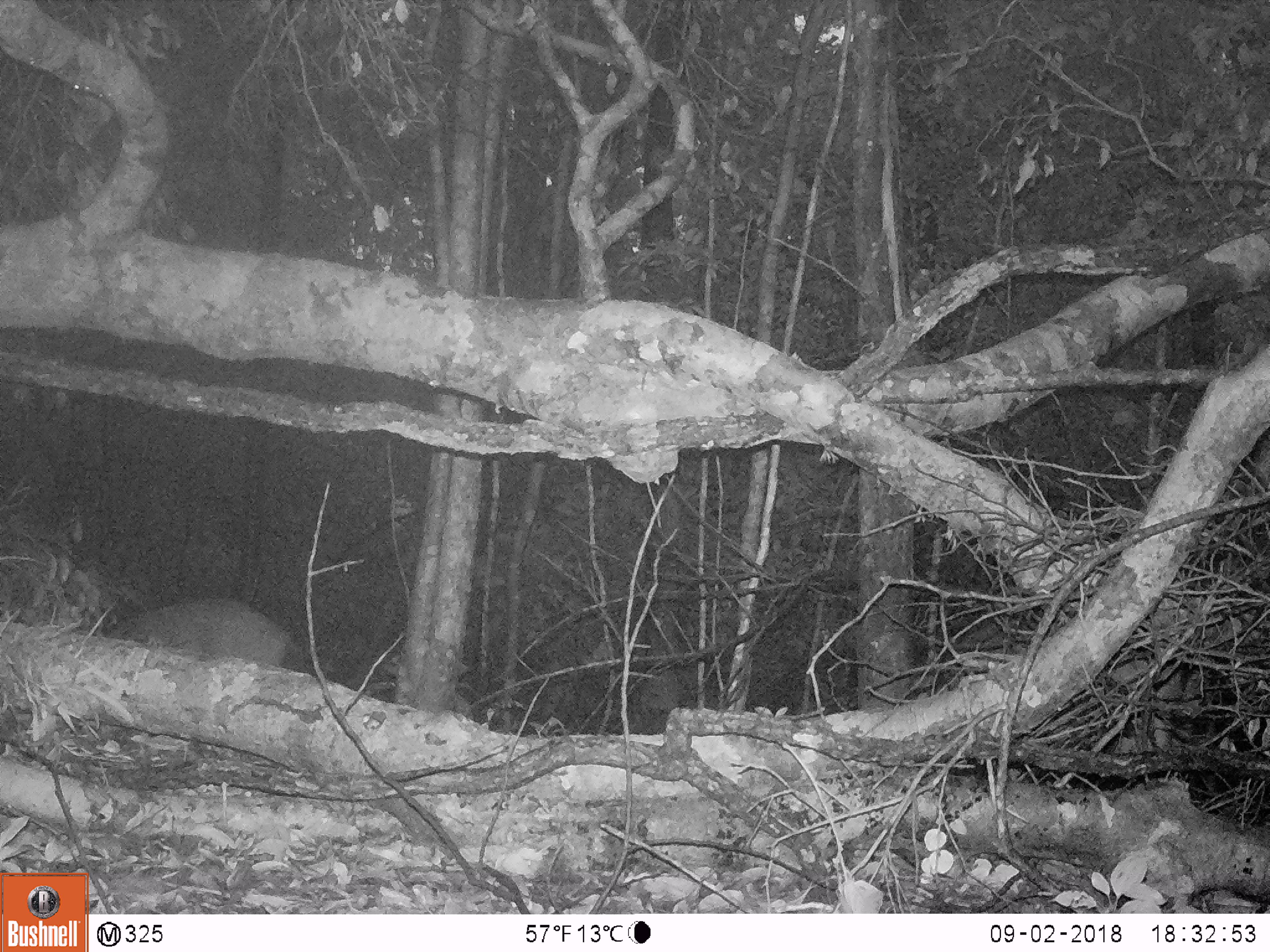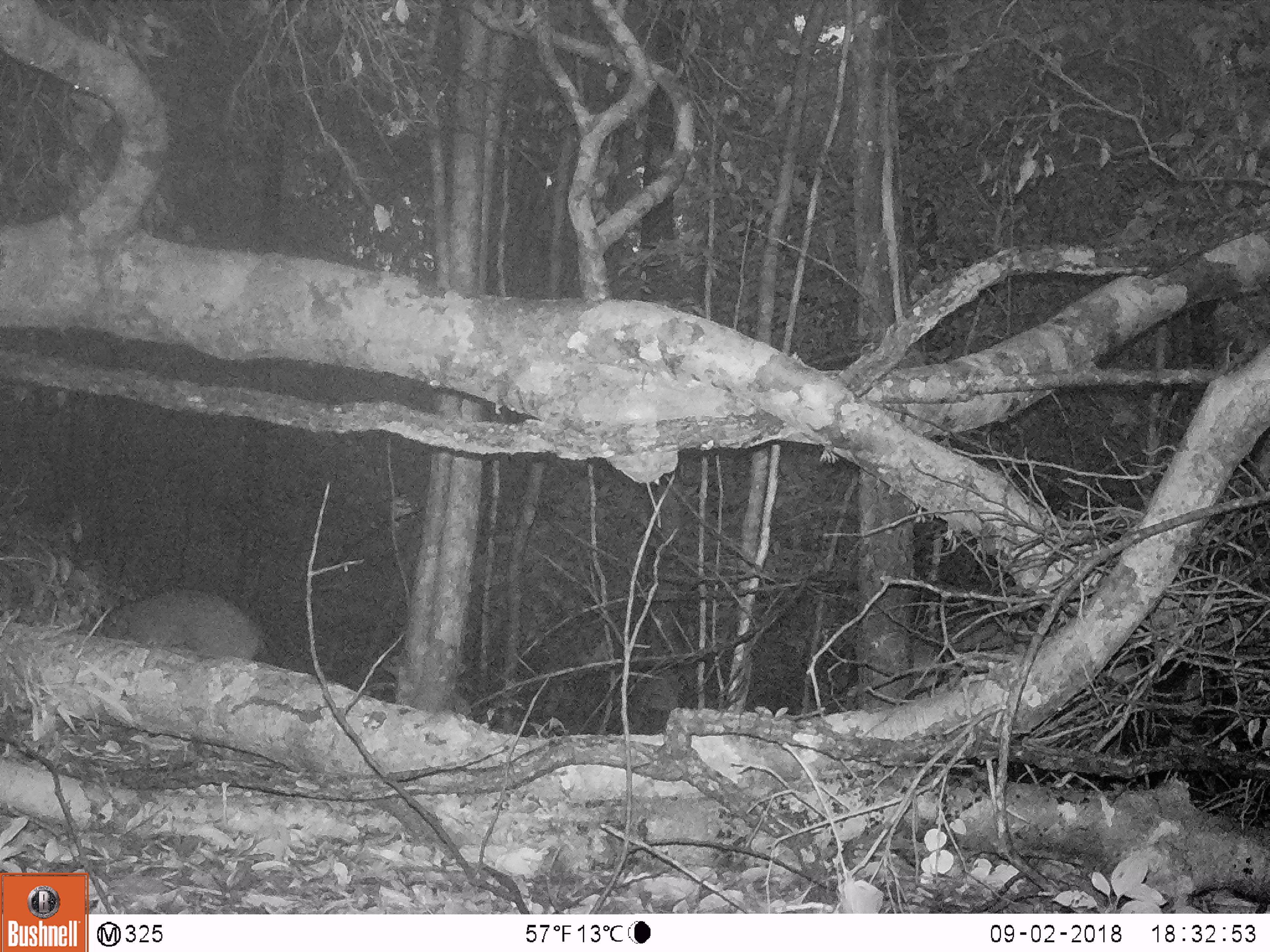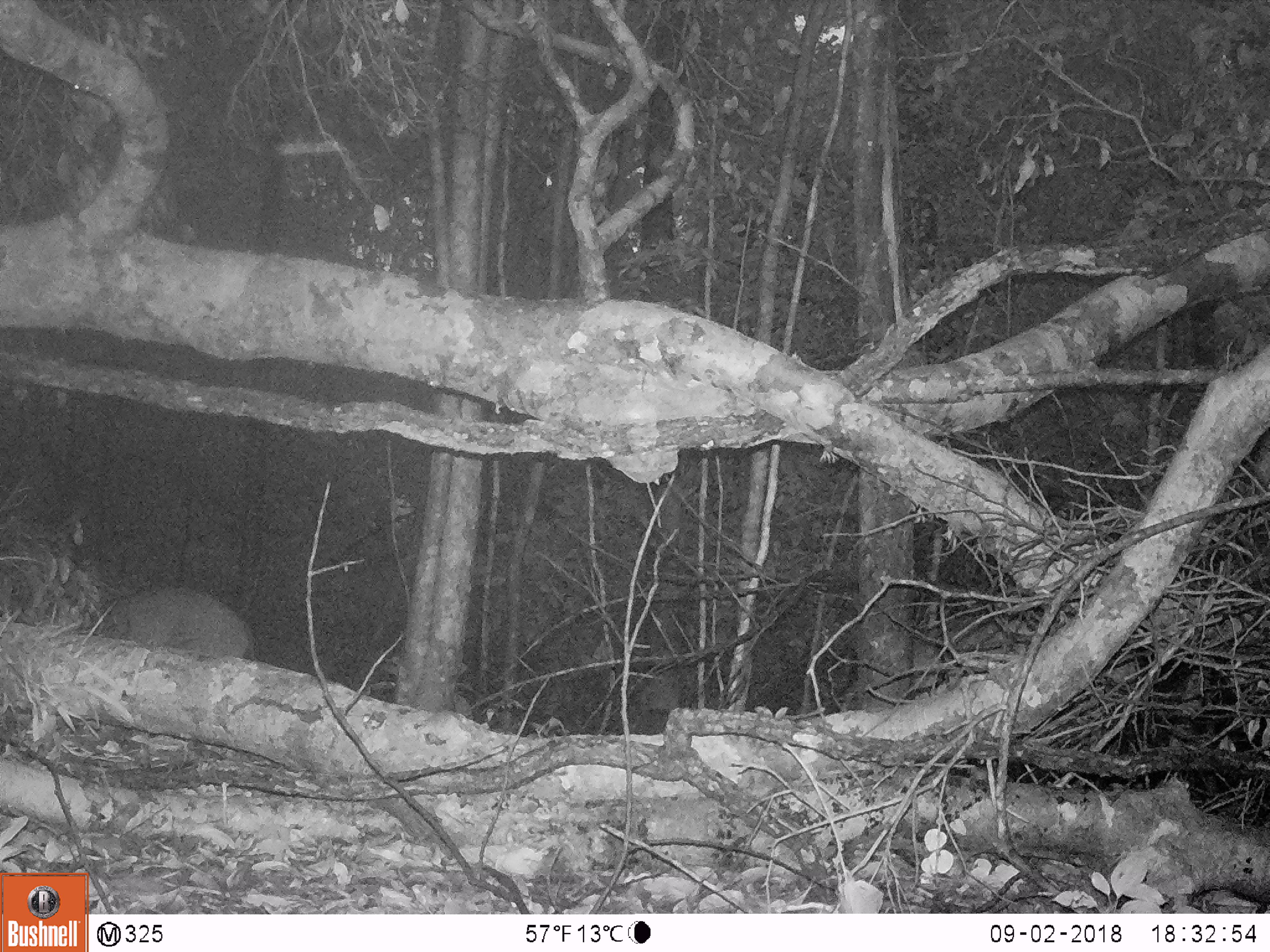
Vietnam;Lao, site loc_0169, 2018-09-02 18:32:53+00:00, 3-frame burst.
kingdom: Animalia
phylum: Chordata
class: Mammalia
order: Artiodactyla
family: Suidae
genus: Sus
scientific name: Sus scrofa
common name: eurasian wild pig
Eurasian wild pig (Sus scrofa). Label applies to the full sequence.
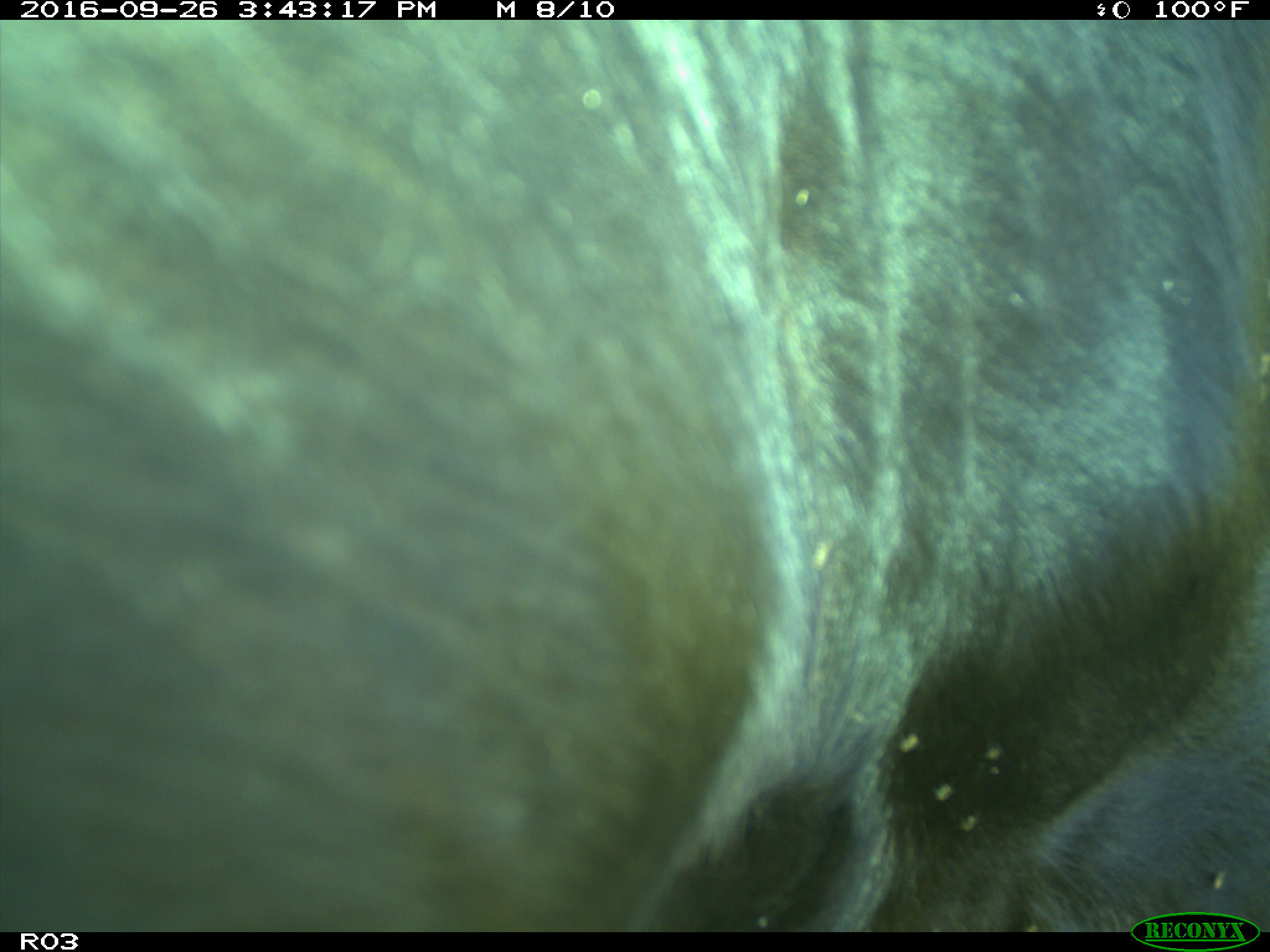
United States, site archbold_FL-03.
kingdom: Animalia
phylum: Chordata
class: Mammalia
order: Artiodactyla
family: Bovidae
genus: Bos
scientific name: Bos taurus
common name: domestic cow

----

* [Your task] Starting at the line that contains "family: Suidae", write out every line through the end of the entries, both ends included, without any pictures.

* [Exercise solution]
family: Suidae
genus: Sus
scientific name: Sus scrofa
common name: eurasian wild pig
Eurasian wild pig (Sus scrofa). Label applies to the full sequence.
United States, site archbold_FL-03.
kingdom: Animalia
phylum: Chordata
class: Mammalia
order: Artiodactyla
family: Bovidae
genus: Bos
scientific name: Bos taurus
common name: domestic cow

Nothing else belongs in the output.